Jim Van Meer is Founder and Chief Creative Officer of Thinkpoint Creative, a marketing communications and design services firm. In this interview he explains the challenges B2B firms face when trying to enter new markets and the trends he sees coming for 2020.

Jim Van Meer
Jim Van Meer, Founder, Thinkpoint Creative

What’s your role in the company and what does your firm do?

I’m Founder and Chief Creative Officer of Thinkpoint Creative. Our firm is at the intersection of design thinking and design doing. I’ve created what I call an uncommon collective of powerhouse talent. There’s nine of us involved with combined experience of over 100 years.

What products and services do you offer?

We’re a full-scale branding, marketing communications and design services firm. Our design services range from print to digital, including user experience (UX), user interface design (UI) and web design. We try to offer everything we can as far as a company’s branding, marketing and digital footprint go. We also offer social media marketing and social media content and development.

"What I think is going to be a big trend in 2020 is more emphasis on data analysis, data interpretation and storytelling." Click To Tweet

We aim to design campaigns that last anywhere from 18 to 24 months. So, we try to give our clients their money’s worth when they come to us. Not everything is going to be evergreen, but we try to make it as long lasting as we can.

Who do you help?

We’ve worked with companies of all kinds and all sizes. We’ve worked with small mom and pop shops all the way up to major international corporations. We cover the gamut as far as industries go because of the level of talent we have. Some of the major ones have been aerospace, communications and electronics companies. We know the energy market. We know the food and beverage market.

Being from Washington D.C., we know the government market and information technology. Plus, we’re branching out. Some of the clients we’re approaching now are into printing and publishing, which were once considered dead. It seems they’re making a resurgence. We also get involved with software companies and trade associations which are big in the Washington D.C. area.

What challenges do your customers typically have?

They are typically having a bit of difficulty trying to establish their brand. Or, they may be trying to go into new markets. We sit down with them and help them figure out exactly what the parameters are of the market they want to go into. Then we figure out a strategy and develop tactics around that strategy.

We’re finding that a lot of companies are set in what they currently offer. But they’re looking to enter new markets they’re not quite sure about. We may have to step in and explain how things have changed in that market space and suggest a new direction. So, we act almost as consultants in the beginning.

We use design thinking to approach their problem from a design standpoint. We don’t just design one project then move on. We design the entire gamut of materials and even the philosophies that go along with them.

Can you share a success story?

Yes, there was a client we worked with in the global safety space.
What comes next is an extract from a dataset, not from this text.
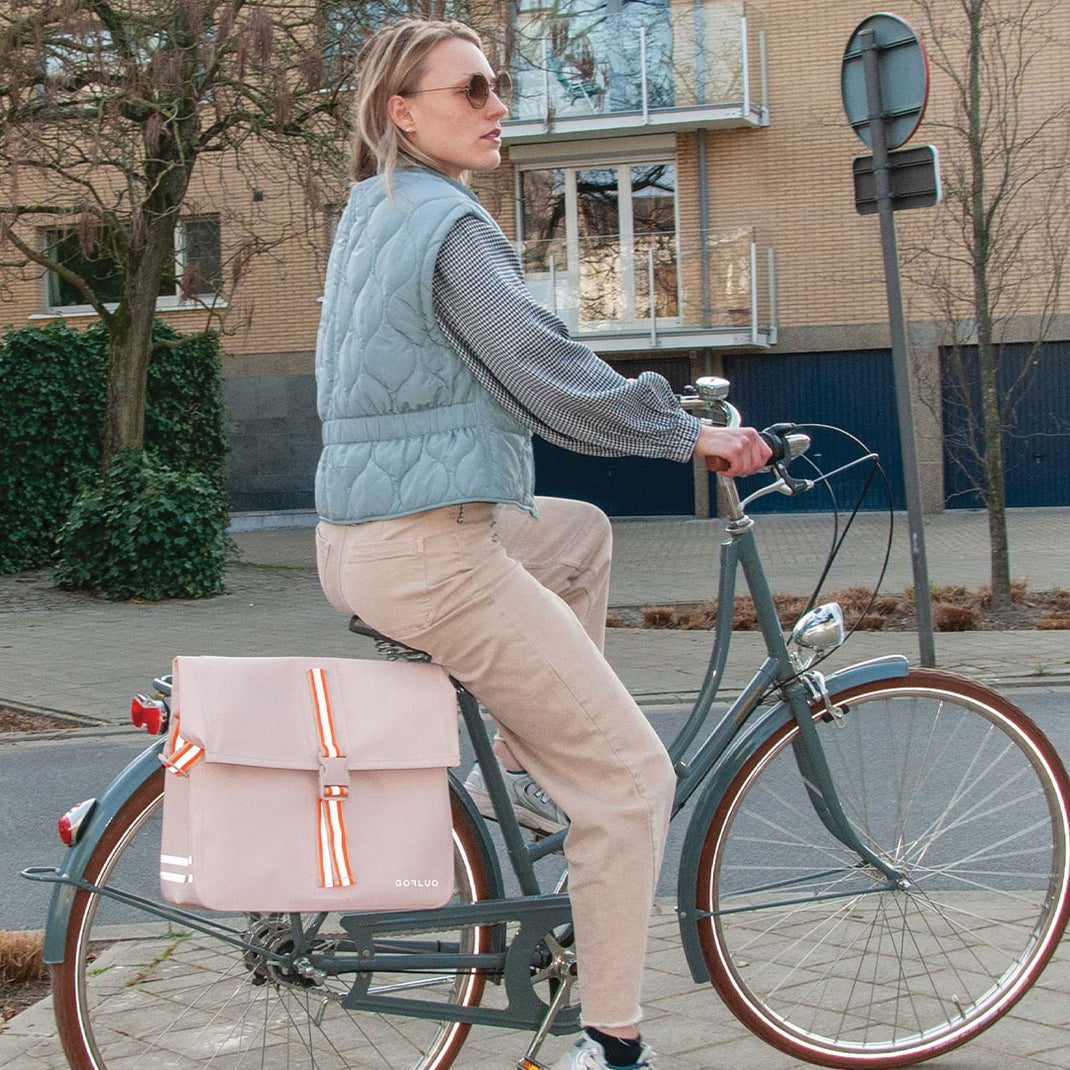 Woman riding a bicycle with a pink bag on a city street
They’re an offshoot of a trade association that came to us asking for help expanding their global reach through advertising.

We talked to them about where their safety products fit in and found a lot of them fit into the safety space for logistics. We talked about trucking companies, truck fleets and cargo ships. Just about anything that could transport hazardous materials. They were advisers in that space. So instead of focusing on safety concerns or advice on hazmat incidents, we looked at it in a different way.
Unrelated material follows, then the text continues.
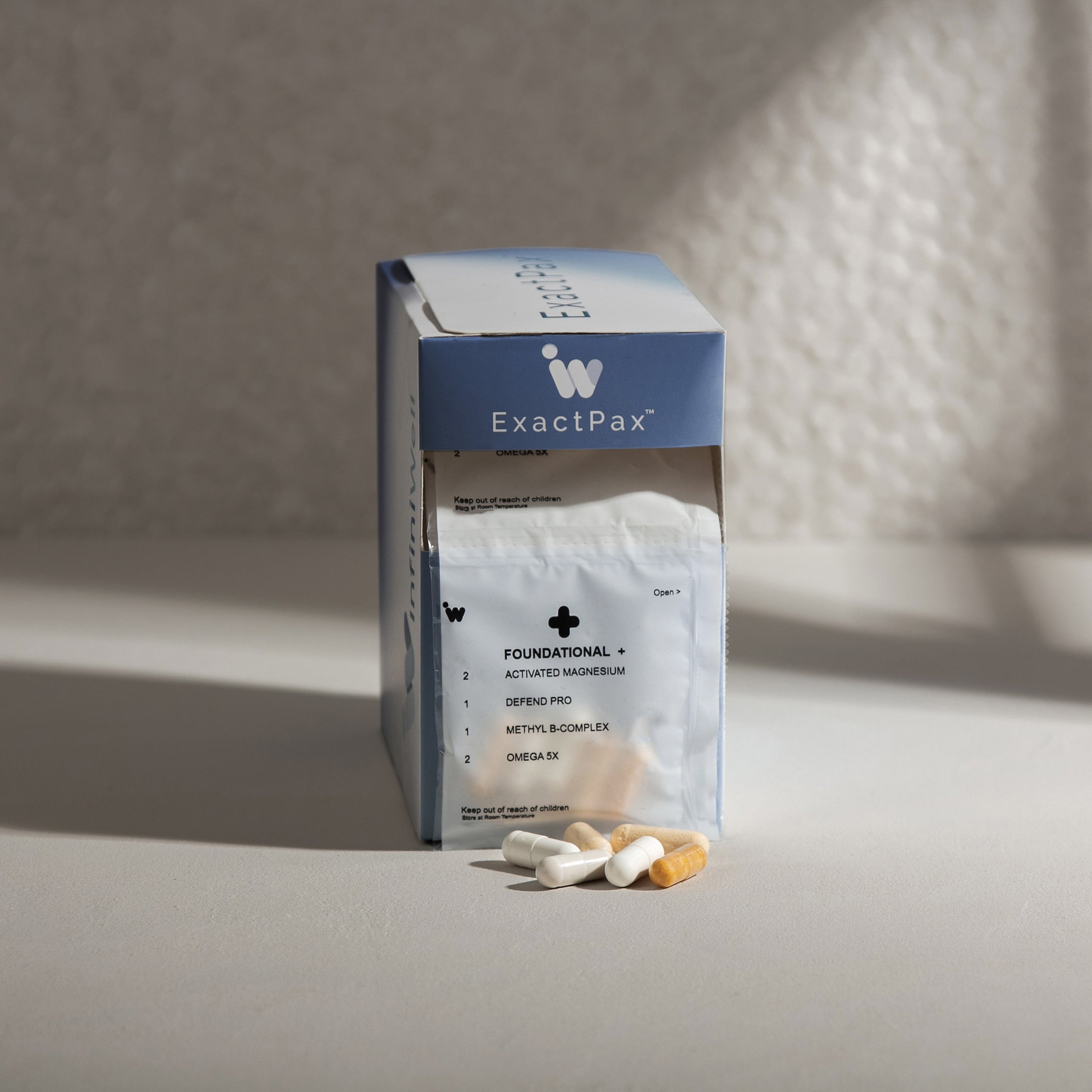 Supplement box and capsules;  various shades of white and beige against a neutral background.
We developed a campaign geared at locking in their name and brand with what they were providing. When they first came to us, they said they provide safety information and advice. We told them what they’re really selling is peace of mind. We developed a series of ads. One of the headlines for the ads was “Think of Us as Peace of Mind on 18 Wheels.” That was geared toward the trucking market.
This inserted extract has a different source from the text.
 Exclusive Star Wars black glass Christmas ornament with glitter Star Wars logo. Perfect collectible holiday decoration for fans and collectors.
We added some punch to a staid and stoic safety industry. We gave it some life with a brand persona that made a connection with their audience on a personal rather than corporate level. A year and a half later they’re still using the same ad campaign.

What are your thoughts on upcoming marketing trends for 2020?

As an adjunct professor at George Mason University where I teach marketing and design courses, the one technology I’m seeing at the forefront is artificial intelligence. Also, virtual reality. But they’ve been somewhat slow at getting off the ground. What I think is going to be a big trend in 2020 is more emphasis on data analysis and data interpretation.

I think you’re going to see more companies engaging with their customers and allowing them to tell their story. I had my eyes opened a couple of years ago when everybody was trying to make the connection with the customer. That will start making a push to the forefront, but also making a commitment to the customer.

People want brands that are committed to them, in some cases even more so than their philosophical outlook. But I think storytelling is going to be a big, big part of it. Because you’ve got all the data out there with everybody analyzing and interpreting it. Now I think they must interpret the data along the lines of how the story is going to be written. So, I think storytelling is going to be a big thing in 2020.